## What the exercise asks
Exactly as they stand, repeat the lines from the one containing "Learn Electronic Repair" through the final line of the listing, both ends included, and nothing else; skip the pictures.

## Information supplied
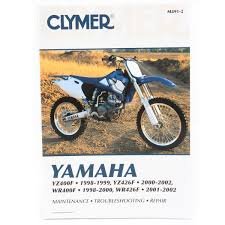 2002 suzuki rm 125 repair manual 100 images clymer dirt bike
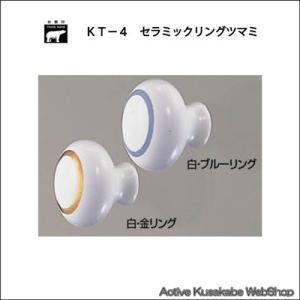 シロクマ  白熊  KT−4 セラミックリングツマミ  白・金リング/白・ブルーリング  サイズ大 (1箱30個入れ)|activekusakabe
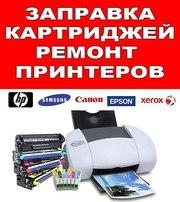 Заправка цветных лазерных принтеров 80 грн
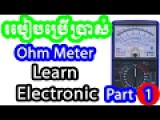 Learn Electronic Repair  how to use ohm meter multi meter Part 1 by Learn Computer &amp Phone Repair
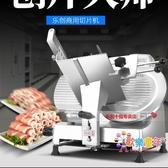 切片機半自動 切肉機牛羊肉卷電動不銹鋼10/12寸切肉片機(220V)  汪喵百貨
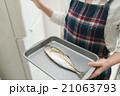 Kitchen 21063793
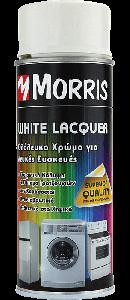 Morris Spray Εμαγίε Λευκό 28613 400ML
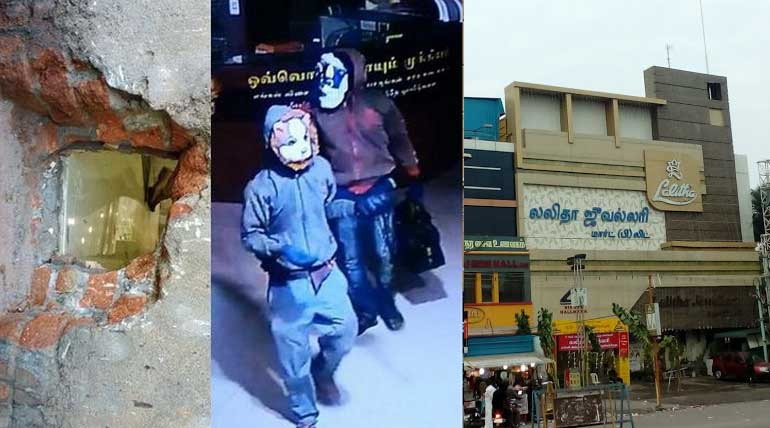 Lalithaa Jewellery Trichy Robbery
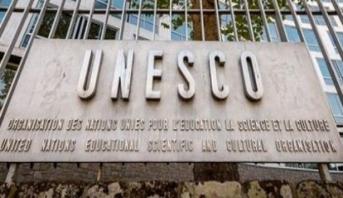 """اليونسكو.. المغرب يشيد باعتماد قرار """"أولوية إفريقيا العالمية""""، الذي شارك في صياغته"""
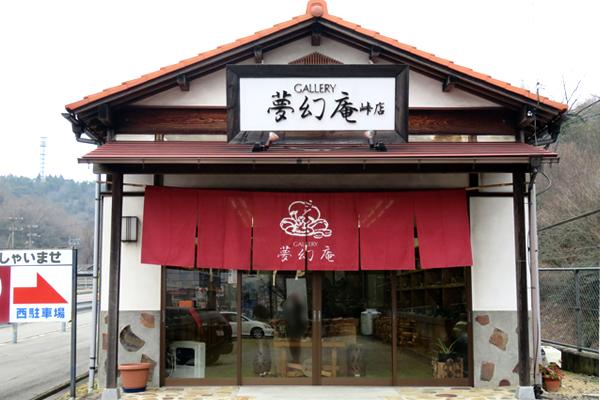 Gallery Mugen-an Touge Shop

## Answer section
 Learn Electronic Repair  how to use ohm meter multi meter Part 1 by Learn Computer &amp Phone Repair
 切片機半自動 切肉機牛羊肉卷電動不銹鋼10/12寸切肉片機(220V)  汪喵百貨
 Kitchen 21063793
 Morris Spray Εμαγίε Λευκό 28613 400ML
 Lalithaa Jewellery Trichy Robbery
 """اليونسكو.. المغرب يشيد باعتماد قرار """"أولوية إفريقيا العالمية""""، الذي شارك في صياغته"""
 Gallery Mugen-an Touge Shop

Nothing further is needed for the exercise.